A while ago I wrote about some reasons why I think floor loom weavers might consider switching to sectional warping. In fact, I’m switching my table loom to sectional!

When you go to actually warp the loom though, it’s a bit of a different setup to getting a warp on a plain beam, isn’t it? But guess what, making warp chains is still pretty similar, but you have options!

  1. Make chains on a warping board/reel/mill – If you’re converting from a plain beam, you can use your existing equipment. You simply have to make sure you make the right size and number of chains, then chain them off and feed them onto the beam with a tension box.
    • Benefits – Using your existing equipment, space efficient.
    • Drawbacks – Can be time relatively consuming, though people who use a warping mill say it’s not too bad!
  2. Make chains on a Warping Square / Warping Wheel / DIY version – These are fantastic tools. I use a Warping Square and have for years. I wouldn’t want to be without it. For each section, you wind it on to the Warping Square/etc, then straight onto the beam. The mini reed keeps the sett / density correct as it beams into the section, and you can use a tension box if you like. I do, some don’t. You won’t know if you want one until you do it.
    • Benefits – Fast, versatile, great for planning end-by-end colour control, you can use the same spool/cone of yarn for multiple ends in a section since you wind it end by end if you choose, can use it to make chains for a plain beam as well, so it has some options. Useful when hand dyeing in skeins – you make skeins, then cake those up, then warp onto the Square/etc, without having to break it up into bobbins.
    • Drawback – Additional cost, takes up even more space
  3. Warp directly via a spool rack and spools of yarn – This involves making a spool for each end in that section, bringing them all together, attaching them to the beam/leader, and rolling onto the beam. Most people use a tension box but some don’t.
    • Benefits – Fast to beam, can be consistent in colour control, equipment can be easily DIYed.
    • Drawbacks – Space, risk of high levels of yarn wastage (you’d have to perfectly control what you put on each bobbin or risk loss – not practical for luxury yarns), time to prepare each bobbin, you need a bobbin for each end per section since you do the whole section at once, so can be time consuming.

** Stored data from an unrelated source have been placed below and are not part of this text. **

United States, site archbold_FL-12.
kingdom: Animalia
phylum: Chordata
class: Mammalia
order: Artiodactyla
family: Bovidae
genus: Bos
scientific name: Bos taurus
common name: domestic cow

There’s another option I’m slightly glossing over. For 2., you can either make the chain on the Warping Square/etc and put it straight onto the loom, or you can make the chain on the Warping Square, chain it off, store it/dye it/whatever you like, then either feed it through the tension box straight onto the beam (just like in option 1!), or put it back onto the Warping Square to direct beam it. This gets into quite complicated splitting hairs territory but I thought I should include it anyway to give the full picture. These different options matter much more when you’re getting into hand dyeing and different methods of preparing a warp for dyeing and some people find it fastest to build up an inventory of undyed chains, dye those, and then go from there.

All of these methods are in use by weavers who warp sectionally. There is no right or wrong or more or less advanced option, so explore your options and find what fits for you!